In other groups, we have talked about doctors and medics, and I have many in my family. There is nothing more medic-like than using very long words and things that the public do not necessarily understand. Not everybody is an expert patient. We must be clear about what we mean in the Bill. We should stop hiding behind phrases that people may choose to use. To be clear, I have used the term “assisted dying”, because I try to be very thoughtful of the people who do not like “assisted suicide”. However, I have used “assisted suicide” today, and I will from now on, because that is what the Bill is going to do to the people who sign up to it.
My Lords, I will speak, given that we are going to continue until 5.30 pm and the noble Baroness, Lady Fox, has mentioned me. The problem with removing the word “dying” is that it does not give to the public the absolutely key bit of information, which is that these people are dying anyway. We are talking only about people who are dying. That is what the Bill is about: people who have less than six months to live. They are dying. We may have a theological belief that we are all dying, and that each day we get nearer to that, but let us put that to one side.
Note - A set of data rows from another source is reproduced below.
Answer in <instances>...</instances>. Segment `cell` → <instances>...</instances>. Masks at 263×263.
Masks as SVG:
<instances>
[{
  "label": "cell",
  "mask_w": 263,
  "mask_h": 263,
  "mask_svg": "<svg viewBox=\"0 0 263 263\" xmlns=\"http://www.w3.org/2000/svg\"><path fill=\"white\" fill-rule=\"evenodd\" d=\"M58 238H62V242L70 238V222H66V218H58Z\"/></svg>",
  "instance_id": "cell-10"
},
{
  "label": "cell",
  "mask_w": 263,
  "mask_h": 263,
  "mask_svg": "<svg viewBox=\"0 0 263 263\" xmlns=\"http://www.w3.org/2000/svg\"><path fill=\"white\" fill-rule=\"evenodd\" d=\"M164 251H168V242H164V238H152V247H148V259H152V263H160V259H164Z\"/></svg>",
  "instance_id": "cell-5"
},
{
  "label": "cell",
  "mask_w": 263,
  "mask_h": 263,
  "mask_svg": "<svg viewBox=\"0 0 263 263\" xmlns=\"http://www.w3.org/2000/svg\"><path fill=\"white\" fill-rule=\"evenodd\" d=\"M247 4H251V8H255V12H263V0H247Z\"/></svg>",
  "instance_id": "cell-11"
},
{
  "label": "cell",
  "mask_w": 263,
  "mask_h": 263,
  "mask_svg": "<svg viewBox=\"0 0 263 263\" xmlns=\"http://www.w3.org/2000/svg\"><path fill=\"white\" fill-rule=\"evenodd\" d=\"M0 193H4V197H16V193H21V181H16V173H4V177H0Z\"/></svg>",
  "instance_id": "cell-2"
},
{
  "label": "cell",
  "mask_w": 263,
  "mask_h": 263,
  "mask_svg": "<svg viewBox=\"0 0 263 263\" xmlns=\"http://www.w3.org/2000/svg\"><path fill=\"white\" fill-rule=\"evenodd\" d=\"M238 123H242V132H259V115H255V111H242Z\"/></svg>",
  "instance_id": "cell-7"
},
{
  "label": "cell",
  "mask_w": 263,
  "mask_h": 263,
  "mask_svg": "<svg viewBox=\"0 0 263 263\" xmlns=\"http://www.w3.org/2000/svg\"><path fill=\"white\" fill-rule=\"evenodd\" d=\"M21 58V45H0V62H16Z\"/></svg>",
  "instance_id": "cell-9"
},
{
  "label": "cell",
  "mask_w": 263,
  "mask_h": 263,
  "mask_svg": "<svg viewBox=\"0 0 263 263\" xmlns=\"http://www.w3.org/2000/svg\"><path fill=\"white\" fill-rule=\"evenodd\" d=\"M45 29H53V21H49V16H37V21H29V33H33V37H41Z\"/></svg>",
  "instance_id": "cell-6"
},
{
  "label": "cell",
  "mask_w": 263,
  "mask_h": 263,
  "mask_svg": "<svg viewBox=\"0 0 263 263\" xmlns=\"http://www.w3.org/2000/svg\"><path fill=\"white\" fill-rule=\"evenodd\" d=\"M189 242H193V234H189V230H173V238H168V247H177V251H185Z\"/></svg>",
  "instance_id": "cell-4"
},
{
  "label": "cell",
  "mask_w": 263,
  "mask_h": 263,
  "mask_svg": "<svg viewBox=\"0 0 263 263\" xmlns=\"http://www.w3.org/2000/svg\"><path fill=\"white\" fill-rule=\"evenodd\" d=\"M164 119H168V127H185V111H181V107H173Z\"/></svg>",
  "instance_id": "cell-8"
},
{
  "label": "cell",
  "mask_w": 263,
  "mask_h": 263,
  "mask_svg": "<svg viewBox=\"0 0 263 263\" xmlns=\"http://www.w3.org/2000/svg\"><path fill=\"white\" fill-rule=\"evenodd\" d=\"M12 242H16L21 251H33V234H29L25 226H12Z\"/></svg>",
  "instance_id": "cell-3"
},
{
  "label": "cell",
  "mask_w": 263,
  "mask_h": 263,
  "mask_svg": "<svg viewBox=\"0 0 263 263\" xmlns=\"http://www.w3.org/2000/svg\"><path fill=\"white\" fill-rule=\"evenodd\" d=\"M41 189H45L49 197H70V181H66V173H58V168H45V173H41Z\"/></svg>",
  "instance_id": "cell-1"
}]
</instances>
The removal of the word “dying” would be the worst way to tell people what this Bill is about. The Bill is not about assisted suicide for someone who just decides that they want to commit suicide or have a suicide death—I do not like the word “commit”. It is not about people who suddenly say that they want to commit suicide because of this, that or the other. We are talking only about a cohort of people who are dying; remove that from the Bill and it is less likely to be understood.